The figures for each comparison below are the same. Going from top left to right and then down each row, they are showing: - The distribution of raw p-values for each CpG. This distribution is used to determine q-values for false discover rate. All false effects would produce a uniform distribution, real effects should produce a hump up towards 0.

• Each dot is a CpG site. The x axis is the difference in methylation between group 1 and group 2. The y axis is the q value. The dashed lines are at 0.05, 0.01, 0.001, 0.0001.

• This is basically a manhattan plot although i don’t have scaffolds mapped to chromosomes. Essentially the same info as the previous plot.

• These three panels are principal component plots based on methylation of all the shared CpGs in the analysis. Each plot has PC 1/2/3 vs. another.

• This is showing a smoothed line of the relationship between average methylation at a CpG (x axis) and average q value (y axis). Basically just showing that we find more low q-values at intermediate methylation. I don’t think this is very useful for each comparison, can be ignored.

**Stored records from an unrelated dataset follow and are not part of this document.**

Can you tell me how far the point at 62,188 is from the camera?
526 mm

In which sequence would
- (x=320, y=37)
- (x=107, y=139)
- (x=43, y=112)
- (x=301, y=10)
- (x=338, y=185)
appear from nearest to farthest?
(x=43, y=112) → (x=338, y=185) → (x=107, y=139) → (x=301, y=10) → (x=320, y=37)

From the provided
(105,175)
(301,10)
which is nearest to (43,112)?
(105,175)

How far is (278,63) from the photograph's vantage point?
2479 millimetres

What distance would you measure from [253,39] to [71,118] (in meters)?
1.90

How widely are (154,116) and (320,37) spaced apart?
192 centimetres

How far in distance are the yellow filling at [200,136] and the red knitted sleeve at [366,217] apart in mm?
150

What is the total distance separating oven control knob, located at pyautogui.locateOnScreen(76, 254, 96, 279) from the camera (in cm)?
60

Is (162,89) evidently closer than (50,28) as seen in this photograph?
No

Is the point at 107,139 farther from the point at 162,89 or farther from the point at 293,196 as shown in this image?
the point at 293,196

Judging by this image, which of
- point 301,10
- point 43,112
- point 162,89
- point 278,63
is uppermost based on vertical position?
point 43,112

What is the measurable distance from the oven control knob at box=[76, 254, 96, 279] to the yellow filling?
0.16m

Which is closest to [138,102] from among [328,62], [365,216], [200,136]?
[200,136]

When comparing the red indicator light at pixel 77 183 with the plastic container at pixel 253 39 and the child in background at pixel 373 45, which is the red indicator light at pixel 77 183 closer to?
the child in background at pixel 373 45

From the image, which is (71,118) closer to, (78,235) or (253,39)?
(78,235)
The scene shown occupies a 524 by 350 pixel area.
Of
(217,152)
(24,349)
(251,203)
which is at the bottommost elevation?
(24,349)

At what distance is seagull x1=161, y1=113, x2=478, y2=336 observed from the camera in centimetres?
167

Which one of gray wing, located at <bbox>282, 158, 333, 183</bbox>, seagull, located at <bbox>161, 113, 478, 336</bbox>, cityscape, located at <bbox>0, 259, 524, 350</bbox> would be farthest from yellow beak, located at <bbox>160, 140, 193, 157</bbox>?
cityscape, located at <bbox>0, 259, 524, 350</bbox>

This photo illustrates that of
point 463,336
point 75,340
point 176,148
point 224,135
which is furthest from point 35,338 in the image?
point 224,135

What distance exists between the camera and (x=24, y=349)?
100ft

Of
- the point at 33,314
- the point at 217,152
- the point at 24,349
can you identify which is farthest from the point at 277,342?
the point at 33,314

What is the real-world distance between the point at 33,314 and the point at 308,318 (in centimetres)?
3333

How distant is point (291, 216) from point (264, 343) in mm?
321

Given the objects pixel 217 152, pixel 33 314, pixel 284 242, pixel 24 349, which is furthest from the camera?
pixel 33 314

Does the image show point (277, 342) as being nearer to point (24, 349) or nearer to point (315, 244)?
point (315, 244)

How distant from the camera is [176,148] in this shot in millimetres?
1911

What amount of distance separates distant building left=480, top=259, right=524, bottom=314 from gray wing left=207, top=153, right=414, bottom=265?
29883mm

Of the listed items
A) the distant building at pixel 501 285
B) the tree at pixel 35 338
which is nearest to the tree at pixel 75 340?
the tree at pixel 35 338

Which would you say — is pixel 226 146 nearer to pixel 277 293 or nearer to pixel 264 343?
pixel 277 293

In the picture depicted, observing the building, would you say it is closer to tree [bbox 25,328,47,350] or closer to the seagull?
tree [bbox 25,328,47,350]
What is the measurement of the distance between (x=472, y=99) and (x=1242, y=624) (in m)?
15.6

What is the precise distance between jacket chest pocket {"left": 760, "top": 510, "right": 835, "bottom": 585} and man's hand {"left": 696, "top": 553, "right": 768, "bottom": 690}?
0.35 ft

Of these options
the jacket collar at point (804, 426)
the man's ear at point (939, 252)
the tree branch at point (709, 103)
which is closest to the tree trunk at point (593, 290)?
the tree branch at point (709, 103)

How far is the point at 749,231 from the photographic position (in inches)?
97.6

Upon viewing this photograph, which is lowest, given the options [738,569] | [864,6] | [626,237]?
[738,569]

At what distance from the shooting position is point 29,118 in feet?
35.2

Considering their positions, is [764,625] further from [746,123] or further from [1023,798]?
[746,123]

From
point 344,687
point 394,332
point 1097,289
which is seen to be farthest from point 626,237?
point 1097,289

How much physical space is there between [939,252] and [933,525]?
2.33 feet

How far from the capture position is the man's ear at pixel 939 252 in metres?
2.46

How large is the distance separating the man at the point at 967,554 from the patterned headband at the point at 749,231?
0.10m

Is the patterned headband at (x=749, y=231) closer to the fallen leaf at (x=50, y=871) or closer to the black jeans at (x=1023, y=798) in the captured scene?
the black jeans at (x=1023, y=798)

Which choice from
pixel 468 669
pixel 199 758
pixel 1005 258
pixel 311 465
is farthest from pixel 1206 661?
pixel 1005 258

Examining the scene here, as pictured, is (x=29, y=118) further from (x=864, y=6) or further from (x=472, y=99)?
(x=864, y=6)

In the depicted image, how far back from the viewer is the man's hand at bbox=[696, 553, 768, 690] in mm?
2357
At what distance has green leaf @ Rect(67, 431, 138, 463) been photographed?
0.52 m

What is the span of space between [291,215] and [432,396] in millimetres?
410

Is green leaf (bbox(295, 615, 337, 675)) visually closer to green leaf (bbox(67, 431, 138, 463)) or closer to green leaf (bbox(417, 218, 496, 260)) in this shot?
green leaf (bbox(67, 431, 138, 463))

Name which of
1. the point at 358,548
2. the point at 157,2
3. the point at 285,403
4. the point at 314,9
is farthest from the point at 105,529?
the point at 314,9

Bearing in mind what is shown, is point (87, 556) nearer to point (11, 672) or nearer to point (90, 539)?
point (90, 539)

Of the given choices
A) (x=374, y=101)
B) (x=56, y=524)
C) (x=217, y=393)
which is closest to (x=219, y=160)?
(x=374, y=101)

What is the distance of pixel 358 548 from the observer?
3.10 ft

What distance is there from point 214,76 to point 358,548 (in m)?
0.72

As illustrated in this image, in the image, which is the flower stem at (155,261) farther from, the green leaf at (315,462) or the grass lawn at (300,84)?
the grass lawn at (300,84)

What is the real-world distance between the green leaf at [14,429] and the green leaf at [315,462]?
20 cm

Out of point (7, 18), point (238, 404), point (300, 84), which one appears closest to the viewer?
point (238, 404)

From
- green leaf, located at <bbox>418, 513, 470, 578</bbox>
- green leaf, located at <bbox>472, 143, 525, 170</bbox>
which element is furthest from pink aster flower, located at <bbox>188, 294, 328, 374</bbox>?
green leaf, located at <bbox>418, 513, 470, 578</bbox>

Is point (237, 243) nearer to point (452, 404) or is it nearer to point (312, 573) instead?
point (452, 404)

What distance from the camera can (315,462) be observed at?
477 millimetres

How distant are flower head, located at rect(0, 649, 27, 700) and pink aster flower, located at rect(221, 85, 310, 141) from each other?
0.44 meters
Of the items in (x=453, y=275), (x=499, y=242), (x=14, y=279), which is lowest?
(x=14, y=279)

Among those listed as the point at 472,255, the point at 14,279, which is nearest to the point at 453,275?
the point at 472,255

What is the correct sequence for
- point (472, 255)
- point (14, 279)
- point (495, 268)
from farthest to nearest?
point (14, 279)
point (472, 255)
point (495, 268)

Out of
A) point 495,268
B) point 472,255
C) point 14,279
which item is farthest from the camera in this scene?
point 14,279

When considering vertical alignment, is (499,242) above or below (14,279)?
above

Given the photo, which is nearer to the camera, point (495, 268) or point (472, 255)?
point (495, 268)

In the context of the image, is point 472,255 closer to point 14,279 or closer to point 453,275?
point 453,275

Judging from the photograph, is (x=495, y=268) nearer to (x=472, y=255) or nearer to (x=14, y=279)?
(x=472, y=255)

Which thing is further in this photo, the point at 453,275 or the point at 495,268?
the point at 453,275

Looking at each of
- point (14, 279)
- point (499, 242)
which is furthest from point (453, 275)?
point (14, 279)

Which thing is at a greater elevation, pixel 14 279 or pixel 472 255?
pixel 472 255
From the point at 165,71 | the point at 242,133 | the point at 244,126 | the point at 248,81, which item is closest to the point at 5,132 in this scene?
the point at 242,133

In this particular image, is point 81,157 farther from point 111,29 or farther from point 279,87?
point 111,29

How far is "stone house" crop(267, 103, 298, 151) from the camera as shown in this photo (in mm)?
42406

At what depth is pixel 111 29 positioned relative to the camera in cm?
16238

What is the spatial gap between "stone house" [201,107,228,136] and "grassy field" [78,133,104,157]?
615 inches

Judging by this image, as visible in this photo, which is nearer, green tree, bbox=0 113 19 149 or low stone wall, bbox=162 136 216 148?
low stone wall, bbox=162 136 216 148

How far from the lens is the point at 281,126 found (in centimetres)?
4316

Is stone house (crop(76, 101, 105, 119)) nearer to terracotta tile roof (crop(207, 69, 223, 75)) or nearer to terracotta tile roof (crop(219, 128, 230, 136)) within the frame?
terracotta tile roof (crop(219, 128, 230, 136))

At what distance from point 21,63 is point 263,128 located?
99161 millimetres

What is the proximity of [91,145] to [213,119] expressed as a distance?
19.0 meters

• This is the full distribution of methylation percentages for individual CpGs as a histogram. The blue histogram is all CpGs with enough coverage to include. The red histogram is after excluding sites that have SD < 10% between samples (i.e., sites that are mostly invariant). On top it lists the total number of CpGs in this particular comparison. Note that the exact CpGs and number of CpGs included in each of the two way comparisons is not exactly the same.

• This is showing the average methylation per CpG site (x axis) vs. the absolute difference in methylation percent between the two comparison groups (y axis). Unsurprisingly, sites with intermediate methylation overall have the biggest differences between groups. Like with the MeDIP, we will have hte most power to detect differences at sites with these characteristics where effect sizes can be larger. Not very useful, ignore.

Pre-Control vs. Pre-Cort (AvsD)

This should represent a baseline of no expected differences…obviously it is still picking up a lot of differences so something is wrong with the analysis. May need to try switching to a beta-binomial method outside of MethylKit.

Pre-Control vs. Post-Control (AvsB)

This should pick up only changes associated with seasonal shifts.

Pre-Cort vs. Post-Cort (DvsE)

This should pick up seasonal shifts plus direct cort dosing effects.

Here is another way of plotting the PC1 vs. PC2 plot with arrows connecting the same individual from pre to post sampling. Most individuals increase in PC2. The comparison methods in MethylKit and DSS really aren’t tracking this within individual change.

Post-Control vs. Post-Cort (BvsE)

This should pick up only direct cort dosing related effects.

Carryover (F vs C+A+D)

This should mostly pick up carryover effects of cort dosing. We don’t have enough to only include year n+1 control birds in a comparison group, so I’m including pre-treatment samples from the previous year too. Those are mixed age and are free of cort carryover, so should be OK, but the comparison is a bit different.

Tile Comparison MethylKit

Another option in MethylKit is to use tiling windows of fixed size and compare methylation between groups within each window. I played around some with this, but it seems to not work very well, I think because the RRBS approach does not produce a lot of CpG coverage in consecutive sites (as opposed to WGBS). We could revisit this, but I’m leaving it out for now.